With Kiev cutting off their salaries and pro-Moscow rebels struggling to set up their statelets, teachers and doctors in eastern Ukraine are left wondering where their next pay cheque will come from.
For English teacher Alla Rusinkevich, stopping work is simply not an option.
"We are waiting for something but we don't know what. If we don't get any support, maybe we will die. Maybe someone else will pay," she says, sitting on a school chair in an empty classroom at School Number Nine in the rebel stronghold of Donetsk.
After 30 years in the job, she cannot consider leaving. "Almost everybody is still here," she says, her tired face breaking into a warm smile.
A colleague sitting with her, Yury Kholyavkin, has also had to dig into his savings to get by. He claims he has a plan if things get really bad: "I will join the rebels, with camouflage and a Kalashnikov."
The teachers say that Ukraine's cash-strapped government had not paid them for weeks even before announcing on Saturday that it was cutting off state services like schools and hospitals in the rebel-held east.
The separatists of the self-proclaimed separatist People's Republic of Donetsk gave Kholyavkin a handout of 3,000 hryvnias (157 euros, $195), slightly less than his regular monthly salary, last month.
But they do not have the resources to cover regular pay for teachers and doctors which, until now, was Kiev's responsibility.
"We're in the process of discussing all that. It's a difficult question," says Yanika Studenikina, a spokeswoman for the People's Republic of Donetsk's recently-established finance ministry.
- 'Matter of honour' -
Viktor Kuchkovoy, the rebels' health minister in Donetsk, concedes that the "fledgling state" would have "difficulties paying doctors and medical staff" for the moment due to the lack of an administrative framework.
Most hospital workers in Donetsk have not been paid for months. Near the city centre, doctors at Rudnychna hospital have been waiting for their salaries since July.
The 15 emergency ward doctors have built up a pot of cash which any of them can dip into in case of need, to be paid back when peace comes.
"The staff work as a matter of honour," said the head of the unit, Dr Andrei Kolesnikov, a bald, affable man in his 40s.

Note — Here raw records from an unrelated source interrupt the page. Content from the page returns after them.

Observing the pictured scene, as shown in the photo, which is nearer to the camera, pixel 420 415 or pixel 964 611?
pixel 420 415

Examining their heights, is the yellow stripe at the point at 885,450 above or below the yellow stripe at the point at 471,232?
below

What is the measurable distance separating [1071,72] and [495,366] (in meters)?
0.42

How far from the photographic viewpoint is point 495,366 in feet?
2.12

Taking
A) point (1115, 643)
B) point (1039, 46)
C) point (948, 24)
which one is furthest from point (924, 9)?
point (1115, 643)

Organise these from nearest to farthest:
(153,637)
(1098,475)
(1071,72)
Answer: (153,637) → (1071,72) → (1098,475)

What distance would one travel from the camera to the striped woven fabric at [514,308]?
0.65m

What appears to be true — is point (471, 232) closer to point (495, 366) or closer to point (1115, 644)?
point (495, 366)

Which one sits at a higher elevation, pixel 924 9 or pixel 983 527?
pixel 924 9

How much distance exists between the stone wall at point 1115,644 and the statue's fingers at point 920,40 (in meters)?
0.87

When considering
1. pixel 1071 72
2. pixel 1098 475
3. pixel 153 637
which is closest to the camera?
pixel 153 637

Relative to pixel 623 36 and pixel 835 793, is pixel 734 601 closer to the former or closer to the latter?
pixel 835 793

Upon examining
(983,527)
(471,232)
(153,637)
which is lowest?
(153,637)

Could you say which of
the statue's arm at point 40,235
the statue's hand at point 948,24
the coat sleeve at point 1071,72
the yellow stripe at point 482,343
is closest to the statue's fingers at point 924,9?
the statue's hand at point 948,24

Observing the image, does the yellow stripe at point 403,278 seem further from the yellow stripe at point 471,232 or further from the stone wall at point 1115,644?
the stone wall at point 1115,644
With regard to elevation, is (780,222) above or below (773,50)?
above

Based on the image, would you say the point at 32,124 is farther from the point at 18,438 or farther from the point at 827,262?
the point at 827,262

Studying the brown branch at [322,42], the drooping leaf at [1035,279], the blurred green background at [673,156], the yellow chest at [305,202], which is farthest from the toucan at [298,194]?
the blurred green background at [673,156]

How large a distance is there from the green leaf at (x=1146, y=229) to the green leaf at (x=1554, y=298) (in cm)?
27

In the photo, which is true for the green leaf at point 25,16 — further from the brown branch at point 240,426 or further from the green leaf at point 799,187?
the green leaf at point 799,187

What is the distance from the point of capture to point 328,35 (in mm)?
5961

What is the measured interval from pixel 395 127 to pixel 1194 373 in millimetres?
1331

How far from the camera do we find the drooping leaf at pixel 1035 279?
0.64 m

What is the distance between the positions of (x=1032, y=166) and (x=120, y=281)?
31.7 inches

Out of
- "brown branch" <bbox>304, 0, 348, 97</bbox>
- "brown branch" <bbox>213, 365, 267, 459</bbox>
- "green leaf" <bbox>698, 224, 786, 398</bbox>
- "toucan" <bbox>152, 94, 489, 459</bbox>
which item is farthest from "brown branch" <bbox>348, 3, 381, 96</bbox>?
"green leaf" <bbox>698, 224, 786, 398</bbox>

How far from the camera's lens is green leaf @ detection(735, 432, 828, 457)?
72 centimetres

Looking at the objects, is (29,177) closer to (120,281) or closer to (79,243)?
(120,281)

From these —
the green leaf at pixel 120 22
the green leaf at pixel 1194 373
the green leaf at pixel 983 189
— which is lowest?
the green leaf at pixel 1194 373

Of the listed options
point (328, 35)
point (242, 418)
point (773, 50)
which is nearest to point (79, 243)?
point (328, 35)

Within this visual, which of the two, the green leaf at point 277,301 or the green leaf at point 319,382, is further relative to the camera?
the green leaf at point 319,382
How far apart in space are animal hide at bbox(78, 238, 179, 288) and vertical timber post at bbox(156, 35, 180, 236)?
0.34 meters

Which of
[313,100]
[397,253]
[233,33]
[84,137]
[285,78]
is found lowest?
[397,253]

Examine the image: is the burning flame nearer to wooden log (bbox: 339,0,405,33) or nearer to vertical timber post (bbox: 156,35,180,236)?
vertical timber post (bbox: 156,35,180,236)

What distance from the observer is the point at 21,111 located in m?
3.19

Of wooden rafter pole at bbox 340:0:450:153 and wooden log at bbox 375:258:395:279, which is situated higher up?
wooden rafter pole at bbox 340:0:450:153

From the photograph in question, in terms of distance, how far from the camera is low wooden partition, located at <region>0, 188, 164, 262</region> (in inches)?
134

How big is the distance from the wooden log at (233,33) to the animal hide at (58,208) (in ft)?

"You see those nurses?" he asks, pointing at two young women who look away shyly. "They don't have any money so they have to walk to work."
He says the hospital will be able to keep working for a month with the medicines currently available.
He accepts he could work elsewhere -- "in France or in Yemen". But he adds: "The captain is always the last to leave the ship."
His boss, who did not want to give his name, says that around 15 doctors have left the hospital because of the war "to rejoin Ukraine" but he says he is too old for that. Most residents of the rebel-held east do not see the area as part of Ukraine.
"If you are a doctor, you should stay here," he adds, fixing his eyes on a statue in his office of Asclepius, the Greek god of medicine. "But frankly, I have no idea who is going to pay."